Voilà la preuve qu’il n’est pas de cloisons étanches entre les musiques dites « savantes » et celles « populaires », ni entre les musiques « contemporaines » et « anciennes » et ceux qui les pratiquent : question d’ouverture d’esprit, comme en tout. Lucas Alvarado a donc un pied de chaque côté, ou plutôt une main, l’une tenant un archet en bois… et l’autre les touches de son laptop ? Une sorte de grand écart, parfaitement assumé et légitime dans le cas présent.

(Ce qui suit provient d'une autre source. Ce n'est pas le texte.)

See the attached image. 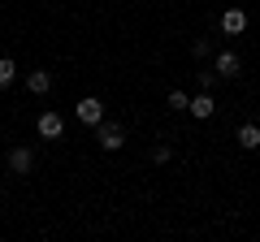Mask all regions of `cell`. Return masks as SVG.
<instances>
[{"label": "cell", "instance_id": "14", "mask_svg": "<svg viewBox=\"0 0 260 242\" xmlns=\"http://www.w3.org/2000/svg\"><path fill=\"white\" fill-rule=\"evenodd\" d=\"M213 87H217V69H213V74L200 69V91H213Z\"/></svg>", "mask_w": 260, "mask_h": 242}, {"label": "cell", "instance_id": "4", "mask_svg": "<svg viewBox=\"0 0 260 242\" xmlns=\"http://www.w3.org/2000/svg\"><path fill=\"white\" fill-rule=\"evenodd\" d=\"M30 169H35V151H30V147H9V173L26 177Z\"/></svg>", "mask_w": 260, "mask_h": 242}, {"label": "cell", "instance_id": "5", "mask_svg": "<svg viewBox=\"0 0 260 242\" xmlns=\"http://www.w3.org/2000/svg\"><path fill=\"white\" fill-rule=\"evenodd\" d=\"M217 26H221V35L234 39V35H243V30H247V13H243V9H225Z\"/></svg>", "mask_w": 260, "mask_h": 242}, {"label": "cell", "instance_id": "8", "mask_svg": "<svg viewBox=\"0 0 260 242\" xmlns=\"http://www.w3.org/2000/svg\"><path fill=\"white\" fill-rule=\"evenodd\" d=\"M234 139H239L243 151H256V147H260V126H251V121H247V126H239V134H234Z\"/></svg>", "mask_w": 260, "mask_h": 242}, {"label": "cell", "instance_id": "1", "mask_svg": "<svg viewBox=\"0 0 260 242\" xmlns=\"http://www.w3.org/2000/svg\"><path fill=\"white\" fill-rule=\"evenodd\" d=\"M95 143H100L104 151H121L126 147V126H121V121H100V126H95Z\"/></svg>", "mask_w": 260, "mask_h": 242}, {"label": "cell", "instance_id": "10", "mask_svg": "<svg viewBox=\"0 0 260 242\" xmlns=\"http://www.w3.org/2000/svg\"><path fill=\"white\" fill-rule=\"evenodd\" d=\"M13 78H18V65H13L9 56H0V91H5V87H13Z\"/></svg>", "mask_w": 260, "mask_h": 242}, {"label": "cell", "instance_id": "13", "mask_svg": "<svg viewBox=\"0 0 260 242\" xmlns=\"http://www.w3.org/2000/svg\"><path fill=\"white\" fill-rule=\"evenodd\" d=\"M152 160H156V165H169V160H174V147H169V143L165 147H152Z\"/></svg>", "mask_w": 260, "mask_h": 242}, {"label": "cell", "instance_id": "7", "mask_svg": "<svg viewBox=\"0 0 260 242\" xmlns=\"http://www.w3.org/2000/svg\"><path fill=\"white\" fill-rule=\"evenodd\" d=\"M186 112H191V117H200V121H208V117L217 112V100H213L208 91H200V95L191 100V108H186Z\"/></svg>", "mask_w": 260, "mask_h": 242}, {"label": "cell", "instance_id": "9", "mask_svg": "<svg viewBox=\"0 0 260 242\" xmlns=\"http://www.w3.org/2000/svg\"><path fill=\"white\" fill-rule=\"evenodd\" d=\"M48 87H52V74H48V69L26 74V91H30V95H48Z\"/></svg>", "mask_w": 260, "mask_h": 242}, {"label": "cell", "instance_id": "11", "mask_svg": "<svg viewBox=\"0 0 260 242\" xmlns=\"http://www.w3.org/2000/svg\"><path fill=\"white\" fill-rule=\"evenodd\" d=\"M165 104H169L174 112H186V108H191V95H186V91H169V95H165Z\"/></svg>", "mask_w": 260, "mask_h": 242}, {"label": "cell", "instance_id": "6", "mask_svg": "<svg viewBox=\"0 0 260 242\" xmlns=\"http://www.w3.org/2000/svg\"><path fill=\"white\" fill-rule=\"evenodd\" d=\"M213 69H217V78H230V83H234L243 65H239V56H234V52H217V65Z\"/></svg>", "mask_w": 260, "mask_h": 242}, {"label": "cell", "instance_id": "3", "mask_svg": "<svg viewBox=\"0 0 260 242\" xmlns=\"http://www.w3.org/2000/svg\"><path fill=\"white\" fill-rule=\"evenodd\" d=\"M35 130H39V139H61V134H65V117H61V112H52V108H48V112H39Z\"/></svg>", "mask_w": 260, "mask_h": 242}, {"label": "cell", "instance_id": "2", "mask_svg": "<svg viewBox=\"0 0 260 242\" xmlns=\"http://www.w3.org/2000/svg\"><path fill=\"white\" fill-rule=\"evenodd\" d=\"M74 117L83 121V126H100L104 121V104L95 100V95H83V100L74 104Z\"/></svg>", "mask_w": 260, "mask_h": 242}, {"label": "cell", "instance_id": "12", "mask_svg": "<svg viewBox=\"0 0 260 242\" xmlns=\"http://www.w3.org/2000/svg\"><path fill=\"white\" fill-rule=\"evenodd\" d=\"M191 56H195V61H204V56H213V44H208V39H195V44H191Z\"/></svg>", "mask_w": 260, "mask_h": 242}]
</instances>
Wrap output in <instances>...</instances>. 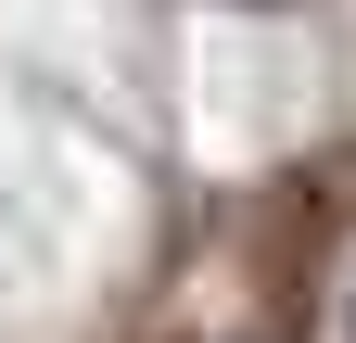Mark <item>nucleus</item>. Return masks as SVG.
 I'll return each instance as SVG.
<instances>
[{"label":"nucleus","instance_id":"f257e3e1","mask_svg":"<svg viewBox=\"0 0 356 343\" xmlns=\"http://www.w3.org/2000/svg\"><path fill=\"white\" fill-rule=\"evenodd\" d=\"M343 343H356V280H343Z\"/></svg>","mask_w":356,"mask_h":343}]
</instances>
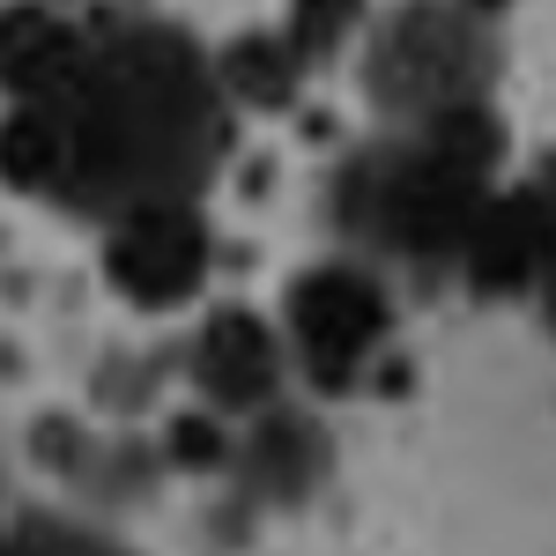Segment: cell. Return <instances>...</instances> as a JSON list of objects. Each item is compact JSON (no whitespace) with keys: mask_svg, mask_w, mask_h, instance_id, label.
<instances>
[{"mask_svg":"<svg viewBox=\"0 0 556 556\" xmlns=\"http://www.w3.org/2000/svg\"><path fill=\"white\" fill-rule=\"evenodd\" d=\"M230 468L238 482L267 497V505H304L319 482H327V430L298 416V408H267L245 424V438H230Z\"/></svg>","mask_w":556,"mask_h":556,"instance_id":"obj_8","label":"cell"},{"mask_svg":"<svg viewBox=\"0 0 556 556\" xmlns=\"http://www.w3.org/2000/svg\"><path fill=\"white\" fill-rule=\"evenodd\" d=\"M393 342V298L379 267L364 260H319L282 290V356L304 371L312 393L342 401L379 371Z\"/></svg>","mask_w":556,"mask_h":556,"instance_id":"obj_4","label":"cell"},{"mask_svg":"<svg viewBox=\"0 0 556 556\" xmlns=\"http://www.w3.org/2000/svg\"><path fill=\"white\" fill-rule=\"evenodd\" d=\"M497 112H460L430 127H393L334 172V230L364 267H401L416 282L460 275L490 193L505 186Z\"/></svg>","mask_w":556,"mask_h":556,"instance_id":"obj_2","label":"cell"},{"mask_svg":"<svg viewBox=\"0 0 556 556\" xmlns=\"http://www.w3.org/2000/svg\"><path fill=\"white\" fill-rule=\"evenodd\" d=\"M282 371H290L282 334L260 312H245V304L208 312V327L193 342V386H201V401H208L215 416H238V424L267 416L282 401Z\"/></svg>","mask_w":556,"mask_h":556,"instance_id":"obj_7","label":"cell"},{"mask_svg":"<svg viewBox=\"0 0 556 556\" xmlns=\"http://www.w3.org/2000/svg\"><path fill=\"white\" fill-rule=\"evenodd\" d=\"M208 267H215V238H208L201 201H156V208L104 223V282L119 298H134L141 312L193 304Z\"/></svg>","mask_w":556,"mask_h":556,"instance_id":"obj_5","label":"cell"},{"mask_svg":"<svg viewBox=\"0 0 556 556\" xmlns=\"http://www.w3.org/2000/svg\"><path fill=\"white\" fill-rule=\"evenodd\" d=\"M0 556H127L119 542L89 534L75 519H0Z\"/></svg>","mask_w":556,"mask_h":556,"instance_id":"obj_12","label":"cell"},{"mask_svg":"<svg viewBox=\"0 0 556 556\" xmlns=\"http://www.w3.org/2000/svg\"><path fill=\"white\" fill-rule=\"evenodd\" d=\"M215 83L245 112H282V104H298L304 67H298V52L282 45V30H245V38H230L215 52Z\"/></svg>","mask_w":556,"mask_h":556,"instance_id":"obj_10","label":"cell"},{"mask_svg":"<svg viewBox=\"0 0 556 556\" xmlns=\"http://www.w3.org/2000/svg\"><path fill=\"white\" fill-rule=\"evenodd\" d=\"M371 23V0H290L282 8V45L298 52V67H327V60H342L349 38Z\"/></svg>","mask_w":556,"mask_h":556,"instance_id":"obj_11","label":"cell"},{"mask_svg":"<svg viewBox=\"0 0 556 556\" xmlns=\"http://www.w3.org/2000/svg\"><path fill=\"white\" fill-rule=\"evenodd\" d=\"M460 282L475 298H527L556 282V149L519 186L490 193L460 260Z\"/></svg>","mask_w":556,"mask_h":556,"instance_id":"obj_6","label":"cell"},{"mask_svg":"<svg viewBox=\"0 0 556 556\" xmlns=\"http://www.w3.org/2000/svg\"><path fill=\"white\" fill-rule=\"evenodd\" d=\"M505 75V38L468 0H401L371 23L364 45V97L393 127H430L490 112V89Z\"/></svg>","mask_w":556,"mask_h":556,"instance_id":"obj_3","label":"cell"},{"mask_svg":"<svg viewBox=\"0 0 556 556\" xmlns=\"http://www.w3.org/2000/svg\"><path fill=\"white\" fill-rule=\"evenodd\" d=\"M223 149L230 97L201 38L119 8H89L75 52L0 112V178L83 223L193 201Z\"/></svg>","mask_w":556,"mask_h":556,"instance_id":"obj_1","label":"cell"},{"mask_svg":"<svg viewBox=\"0 0 556 556\" xmlns=\"http://www.w3.org/2000/svg\"><path fill=\"white\" fill-rule=\"evenodd\" d=\"M172 460H186V468H215V460H230V438H223L208 416H178L172 424Z\"/></svg>","mask_w":556,"mask_h":556,"instance_id":"obj_13","label":"cell"},{"mask_svg":"<svg viewBox=\"0 0 556 556\" xmlns=\"http://www.w3.org/2000/svg\"><path fill=\"white\" fill-rule=\"evenodd\" d=\"M542 312H549V334H556V282L542 290Z\"/></svg>","mask_w":556,"mask_h":556,"instance_id":"obj_14","label":"cell"},{"mask_svg":"<svg viewBox=\"0 0 556 556\" xmlns=\"http://www.w3.org/2000/svg\"><path fill=\"white\" fill-rule=\"evenodd\" d=\"M89 8H67V0H8L0 8V97H30V89L75 52Z\"/></svg>","mask_w":556,"mask_h":556,"instance_id":"obj_9","label":"cell"}]
</instances>
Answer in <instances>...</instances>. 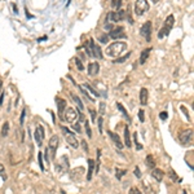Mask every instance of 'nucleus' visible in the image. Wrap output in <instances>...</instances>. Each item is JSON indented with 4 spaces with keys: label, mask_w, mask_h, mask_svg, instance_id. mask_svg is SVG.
Instances as JSON below:
<instances>
[{
    "label": "nucleus",
    "mask_w": 194,
    "mask_h": 194,
    "mask_svg": "<svg viewBox=\"0 0 194 194\" xmlns=\"http://www.w3.org/2000/svg\"><path fill=\"white\" fill-rule=\"evenodd\" d=\"M136 149L137 150H142V145L140 144V142H136Z\"/></svg>",
    "instance_id": "obj_49"
},
{
    "label": "nucleus",
    "mask_w": 194,
    "mask_h": 194,
    "mask_svg": "<svg viewBox=\"0 0 194 194\" xmlns=\"http://www.w3.org/2000/svg\"><path fill=\"white\" fill-rule=\"evenodd\" d=\"M100 163H101V150L99 149V150H97V159L95 162V172H96V175L99 174V171H100Z\"/></svg>",
    "instance_id": "obj_25"
},
{
    "label": "nucleus",
    "mask_w": 194,
    "mask_h": 194,
    "mask_svg": "<svg viewBox=\"0 0 194 194\" xmlns=\"http://www.w3.org/2000/svg\"><path fill=\"white\" fill-rule=\"evenodd\" d=\"M99 71H100V65L97 62H91L88 65V74L91 77H96L99 74Z\"/></svg>",
    "instance_id": "obj_16"
},
{
    "label": "nucleus",
    "mask_w": 194,
    "mask_h": 194,
    "mask_svg": "<svg viewBox=\"0 0 194 194\" xmlns=\"http://www.w3.org/2000/svg\"><path fill=\"white\" fill-rule=\"evenodd\" d=\"M25 115H26V109L23 107L22 113H21V126H23V122H25Z\"/></svg>",
    "instance_id": "obj_46"
},
{
    "label": "nucleus",
    "mask_w": 194,
    "mask_h": 194,
    "mask_svg": "<svg viewBox=\"0 0 194 194\" xmlns=\"http://www.w3.org/2000/svg\"><path fill=\"white\" fill-rule=\"evenodd\" d=\"M56 167H57V170L60 171V174H66V172H69V167H70L69 158L66 157V155H62V157L58 159Z\"/></svg>",
    "instance_id": "obj_6"
},
{
    "label": "nucleus",
    "mask_w": 194,
    "mask_h": 194,
    "mask_svg": "<svg viewBox=\"0 0 194 194\" xmlns=\"http://www.w3.org/2000/svg\"><path fill=\"white\" fill-rule=\"evenodd\" d=\"M174 25H175V17H174V14H170L168 17L164 20L163 26H162V29L158 32V38H159V39L164 38L166 35H168L170 32H171V30H172V27H174Z\"/></svg>",
    "instance_id": "obj_2"
},
{
    "label": "nucleus",
    "mask_w": 194,
    "mask_h": 194,
    "mask_svg": "<svg viewBox=\"0 0 194 194\" xmlns=\"http://www.w3.org/2000/svg\"><path fill=\"white\" fill-rule=\"evenodd\" d=\"M44 136H45L44 127H43V126H38L36 129H35V132H34V137H35V141L38 144V146H41V145H43Z\"/></svg>",
    "instance_id": "obj_9"
},
{
    "label": "nucleus",
    "mask_w": 194,
    "mask_h": 194,
    "mask_svg": "<svg viewBox=\"0 0 194 194\" xmlns=\"http://www.w3.org/2000/svg\"><path fill=\"white\" fill-rule=\"evenodd\" d=\"M8 133H9V123L5 122L4 124H3V128H2V136L3 137H7Z\"/></svg>",
    "instance_id": "obj_30"
},
{
    "label": "nucleus",
    "mask_w": 194,
    "mask_h": 194,
    "mask_svg": "<svg viewBox=\"0 0 194 194\" xmlns=\"http://www.w3.org/2000/svg\"><path fill=\"white\" fill-rule=\"evenodd\" d=\"M84 124H85V132H87V136H88V137H92V132H91L89 122H88V120H84Z\"/></svg>",
    "instance_id": "obj_34"
},
{
    "label": "nucleus",
    "mask_w": 194,
    "mask_h": 194,
    "mask_svg": "<svg viewBox=\"0 0 194 194\" xmlns=\"http://www.w3.org/2000/svg\"><path fill=\"white\" fill-rule=\"evenodd\" d=\"M58 144H60V138H58V136H56V135L49 138L48 149H49V152H52V159H55V157H56V152H57Z\"/></svg>",
    "instance_id": "obj_8"
},
{
    "label": "nucleus",
    "mask_w": 194,
    "mask_h": 194,
    "mask_svg": "<svg viewBox=\"0 0 194 194\" xmlns=\"http://www.w3.org/2000/svg\"><path fill=\"white\" fill-rule=\"evenodd\" d=\"M3 100H4V92L0 93V106H2V104H3Z\"/></svg>",
    "instance_id": "obj_48"
},
{
    "label": "nucleus",
    "mask_w": 194,
    "mask_h": 194,
    "mask_svg": "<svg viewBox=\"0 0 194 194\" xmlns=\"http://www.w3.org/2000/svg\"><path fill=\"white\" fill-rule=\"evenodd\" d=\"M150 8V5L148 3V0H136L135 2V13L137 16H144L145 12H148Z\"/></svg>",
    "instance_id": "obj_5"
},
{
    "label": "nucleus",
    "mask_w": 194,
    "mask_h": 194,
    "mask_svg": "<svg viewBox=\"0 0 194 194\" xmlns=\"http://www.w3.org/2000/svg\"><path fill=\"white\" fill-rule=\"evenodd\" d=\"M159 118H160L162 120H166L167 118H168V113H167V111H162L160 114H159Z\"/></svg>",
    "instance_id": "obj_44"
},
{
    "label": "nucleus",
    "mask_w": 194,
    "mask_h": 194,
    "mask_svg": "<svg viewBox=\"0 0 194 194\" xmlns=\"http://www.w3.org/2000/svg\"><path fill=\"white\" fill-rule=\"evenodd\" d=\"M109 39H110V38L107 36L106 34H102V35H100V36H99V40H100L101 43H104V44H106V43L109 41Z\"/></svg>",
    "instance_id": "obj_36"
},
{
    "label": "nucleus",
    "mask_w": 194,
    "mask_h": 194,
    "mask_svg": "<svg viewBox=\"0 0 194 194\" xmlns=\"http://www.w3.org/2000/svg\"><path fill=\"white\" fill-rule=\"evenodd\" d=\"M0 177H3L4 180L7 179V176H5V167L2 163H0Z\"/></svg>",
    "instance_id": "obj_38"
},
{
    "label": "nucleus",
    "mask_w": 194,
    "mask_h": 194,
    "mask_svg": "<svg viewBox=\"0 0 194 194\" xmlns=\"http://www.w3.org/2000/svg\"><path fill=\"white\" fill-rule=\"evenodd\" d=\"M168 176H170V179H171L172 181H175V182H181V177H179V176L176 175L175 170L168 168Z\"/></svg>",
    "instance_id": "obj_24"
},
{
    "label": "nucleus",
    "mask_w": 194,
    "mask_h": 194,
    "mask_svg": "<svg viewBox=\"0 0 194 194\" xmlns=\"http://www.w3.org/2000/svg\"><path fill=\"white\" fill-rule=\"evenodd\" d=\"M145 164H146V167L150 170L155 168V159H154L153 155H150V154L146 155V158H145Z\"/></svg>",
    "instance_id": "obj_20"
},
{
    "label": "nucleus",
    "mask_w": 194,
    "mask_h": 194,
    "mask_svg": "<svg viewBox=\"0 0 194 194\" xmlns=\"http://www.w3.org/2000/svg\"><path fill=\"white\" fill-rule=\"evenodd\" d=\"M180 109H181V110H182V113H184V114L186 115V118H188V120H190V122H192V118H190V115H189V111H188V110H186V107L181 105V106H180Z\"/></svg>",
    "instance_id": "obj_37"
},
{
    "label": "nucleus",
    "mask_w": 194,
    "mask_h": 194,
    "mask_svg": "<svg viewBox=\"0 0 194 194\" xmlns=\"http://www.w3.org/2000/svg\"><path fill=\"white\" fill-rule=\"evenodd\" d=\"M127 49V44L124 41H115L106 48V55L110 57H118Z\"/></svg>",
    "instance_id": "obj_1"
},
{
    "label": "nucleus",
    "mask_w": 194,
    "mask_h": 194,
    "mask_svg": "<svg viewBox=\"0 0 194 194\" xmlns=\"http://www.w3.org/2000/svg\"><path fill=\"white\" fill-rule=\"evenodd\" d=\"M75 65H77V69L79 70V71H83L84 70V66H83V62L80 61V58H75Z\"/></svg>",
    "instance_id": "obj_33"
},
{
    "label": "nucleus",
    "mask_w": 194,
    "mask_h": 194,
    "mask_svg": "<svg viewBox=\"0 0 194 194\" xmlns=\"http://www.w3.org/2000/svg\"><path fill=\"white\" fill-rule=\"evenodd\" d=\"M71 99H73V101L77 104V106H78V110L79 111H83L84 110V105H83V102L80 101V99L77 96V95H74V93H71Z\"/></svg>",
    "instance_id": "obj_22"
},
{
    "label": "nucleus",
    "mask_w": 194,
    "mask_h": 194,
    "mask_svg": "<svg viewBox=\"0 0 194 194\" xmlns=\"http://www.w3.org/2000/svg\"><path fill=\"white\" fill-rule=\"evenodd\" d=\"M56 102H57V107H58V114H60L61 119L63 120V113H65V107H66V101L61 97H56Z\"/></svg>",
    "instance_id": "obj_14"
},
{
    "label": "nucleus",
    "mask_w": 194,
    "mask_h": 194,
    "mask_svg": "<svg viewBox=\"0 0 194 194\" xmlns=\"http://www.w3.org/2000/svg\"><path fill=\"white\" fill-rule=\"evenodd\" d=\"M140 34H141V36L145 40L150 41V35H152V22L150 21H148V22H145L142 25L141 30H140Z\"/></svg>",
    "instance_id": "obj_11"
},
{
    "label": "nucleus",
    "mask_w": 194,
    "mask_h": 194,
    "mask_svg": "<svg viewBox=\"0 0 194 194\" xmlns=\"http://www.w3.org/2000/svg\"><path fill=\"white\" fill-rule=\"evenodd\" d=\"M126 34H124V27L123 26H117L115 29H113L110 31V34H109V38H111V39H120V38H124Z\"/></svg>",
    "instance_id": "obj_13"
},
{
    "label": "nucleus",
    "mask_w": 194,
    "mask_h": 194,
    "mask_svg": "<svg viewBox=\"0 0 194 194\" xmlns=\"http://www.w3.org/2000/svg\"><path fill=\"white\" fill-rule=\"evenodd\" d=\"M80 87H82V88H84L85 91H87V92H88V95L89 93H92L95 97H100V93L99 92H97V91L96 89H93L92 87H91V85L89 84H87V83H84V84H82V85H80Z\"/></svg>",
    "instance_id": "obj_21"
},
{
    "label": "nucleus",
    "mask_w": 194,
    "mask_h": 194,
    "mask_svg": "<svg viewBox=\"0 0 194 194\" xmlns=\"http://www.w3.org/2000/svg\"><path fill=\"white\" fill-rule=\"evenodd\" d=\"M97 124H99V132L102 133L104 132V118H102V115L97 119Z\"/></svg>",
    "instance_id": "obj_32"
},
{
    "label": "nucleus",
    "mask_w": 194,
    "mask_h": 194,
    "mask_svg": "<svg viewBox=\"0 0 194 194\" xmlns=\"http://www.w3.org/2000/svg\"><path fill=\"white\" fill-rule=\"evenodd\" d=\"M82 146H83V150H84V152L85 153H88V144L87 142H85V140H83V141H82Z\"/></svg>",
    "instance_id": "obj_47"
},
{
    "label": "nucleus",
    "mask_w": 194,
    "mask_h": 194,
    "mask_svg": "<svg viewBox=\"0 0 194 194\" xmlns=\"http://www.w3.org/2000/svg\"><path fill=\"white\" fill-rule=\"evenodd\" d=\"M77 118H78V111L74 109V107H67L66 111H65V114H63V120H66L67 123H73L77 120Z\"/></svg>",
    "instance_id": "obj_7"
},
{
    "label": "nucleus",
    "mask_w": 194,
    "mask_h": 194,
    "mask_svg": "<svg viewBox=\"0 0 194 194\" xmlns=\"http://www.w3.org/2000/svg\"><path fill=\"white\" fill-rule=\"evenodd\" d=\"M150 48H146V49H144L142 52H141V56H140V63H145L146 62V60H148V57H149V55H150Z\"/></svg>",
    "instance_id": "obj_23"
},
{
    "label": "nucleus",
    "mask_w": 194,
    "mask_h": 194,
    "mask_svg": "<svg viewBox=\"0 0 194 194\" xmlns=\"http://www.w3.org/2000/svg\"><path fill=\"white\" fill-rule=\"evenodd\" d=\"M61 131H62V133H63L65 138H66L67 144H69L71 148L77 149V148L79 146V141H78L77 136H75V133H74V132H71L67 127H65V126H62V127H61Z\"/></svg>",
    "instance_id": "obj_3"
},
{
    "label": "nucleus",
    "mask_w": 194,
    "mask_h": 194,
    "mask_svg": "<svg viewBox=\"0 0 194 194\" xmlns=\"http://www.w3.org/2000/svg\"><path fill=\"white\" fill-rule=\"evenodd\" d=\"M88 44H89V49H91V55H92V57H97L99 60H101V58L104 57V56H102V53H101L100 45H96L93 39H89Z\"/></svg>",
    "instance_id": "obj_10"
},
{
    "label": "nucleus",
    "mask_w": 194,
    "mask_h": 194,
    "mask_svg": "<svg viewBox=\"0 0 194 194\" xmlns=\"http://www.w3.org/2000/svg\"><path fill=\"white\" fill-rule=\"evenodd\" d=\"M2 85H3V80L0 79V91H2Z\"/></svg>",
    "instance_id": "obj_51"
},
{
    "label": "nucleus",
    "mask_w": 194,
    "mask_h": 194,
    "mask_svg": "<svg viewBox=\"0 0 194 194\" xmlns=\"http://www.w3.org/2000/svg\"><path fill=\"white\" fill-rule=\"evenodd\" d=\"M13 9H14V12H16V13H17V12H18V10H17V7H16V5H14V4H13Z\"/></svg>",
    "instance_id": "obj_50"
},
{
    "label": "nucleus",
    "mask_w": 194,
    "mask_h": 194,
    "mask_svg": "<svg viewBox=\"0 0 194 194\" xmlns=\"http://www.w3.org/2000/svg\"><path fill=\"white\" fill-rule=\"evenodd\" d=\"M73 129L75 132H78V133H82V127H80V124L78 122H74L73 123Z\"/></svg>",
    "instance_id": "obj_35"
},
{
    "label": "nucleus",
    "mask_w": 194,
    "mask_h": 194,
    "mask_svg": "<svg viewBox=\"0 0 194 194\" xmlns=\"http://www.w3.org/2000/svg\"><path fill=\"white\" fill-rule=\"evenodd\" d=\"M117 107H118V109H119V111L122 113V114L124 115V118H126V119H127L128 122H131V118H129V114L127 113V110L124 109V107H123V105L120 104V102H117Z\"/></svg>",
    "instance_id": "obj_27"
},
{
    "label": "nucleus",
    "mask_w": 194,
    "mask_h": 194,
    "mask_svg": "<svg viewBox=\"0 0 194 194\" xmlns=\"http://www.w3.org/2000/svg\"><path fill=\"white\" fill-rule=\"evenodd\" d=\"M129 56H131V52H128L126 56L119 57V58H117V60H114V63H122V62H124V61H127L128 58H129Z\"/></svg>",
    "instance_id": "obj_31"
},
{
    "label": "nucleus",
    "mask_w": 194,
    "mask_h": 194,
    "mask_svg": "<svg viewBox=\"0 0 194 194\" xmlns=\"http://www.w3.org/2000/svg\"><path fill=\"white\" fill-rule=\"evenodd\" d=\"M133 174H135V176H136V177H138V179H140V177H141V171H140V168H138V167H135Z\"/></svg>",
    "instance_id": "obj_45"
},
{
    "label": "nucleus",
    "mask_w": 194,
    "mask_h": 194,
    "mask_svg": "<svg viewBox=\"0 0 194 194\" xmlns=\"http://www.w3.org/2000/svg\"><path fill=\"white\" fill-rule=\"evenodd\" d=\"M127 174V170H122V168H117L115 170V176L117 180H122V177Z\"/></svg>",
    "instance_id": "obj_29"
},
{
    "label": "nucleus",
    "mask_w": 194,
    "mask_h": 194,
    "mask_svg": "<svg viewBox=\"0 0 194 194\" xmlns=\"http://www.w3.org/2000/svg\"><path fill=\"white\" fill-rule=\"evenodd\" d=\"M83 174H84V168L79 167V168H75V171L71 174V177H73V179H74V177H75V179H79V176L83 175Z\"/></svg>",
    "instance_id": "obj_28"
},
{
    "label": "nucleus",
    "mask_w": 194,
    "mask_h": 194,
    "mask_svg": "<svg viewBox=\"0 0 194 194\" xmlns=\"http://www.w3.org/2000/svg\"><path fill=\"white\" fill-rule=\"evenodd\" d=\"M89 115H91V119H92V122L96 123V117H97V114H96V111H95L93 109H89Z\"/></svg>",
    "instance_id": "obj_40"
},
{
    "label": "nucleus",
    "mask_w": 194,
    "mask_h": 194,
    "mask_svg": "<svg viewBox=\"0 0 194 194\" xmlns=\"http://www.w3.org/2000/svg\"><path fill=\"white\" fill-rule=\"evenodd\" d=\"M107 135H109V137L113 140V142L117 145V148L119 149V150H122V149H123V144H122V141H120V137L118 136L117 133L113 132V131H107Z\"/></svg>",
    "instance_id": "obj_15"
},
{
    "label": "nucleus",
    "mask_w": 194,
    "mask_h": 194,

On rêve que le son magique, si profond et particulier de la viole de gambe puisse être exploité, intact ou manipulé et transformé, dans une œuvre de dark ambient. Sur ce premier opus de Dyrgaist, ça n’est pas encore le cas… mais on pressent que Lucas Alvarado y pensera forcément un jour. Ce qui réaliserait une fusion (sonore tout au moins…) de deux mondes : l’Ancien (l’Europe, et sa tradition musicale) et l’autre, le Nouveau (continent) dont l’artiste est originaire, une coïncidence amusante à mentionner. En attendant, ce premier EP de Dyrgaist vient compléter quelques titres isolés produits sous le même nom de projet. Et même si cet EP reste globalement classique dans sa forme, et assez similaire à ce qui se pratique dans ce genre, la maîtrise musicale s’entend, et Lucas Alvarado fait avec ce premier EP une belle entrée dans l’univers underground du dark ambient aux multiples facettes.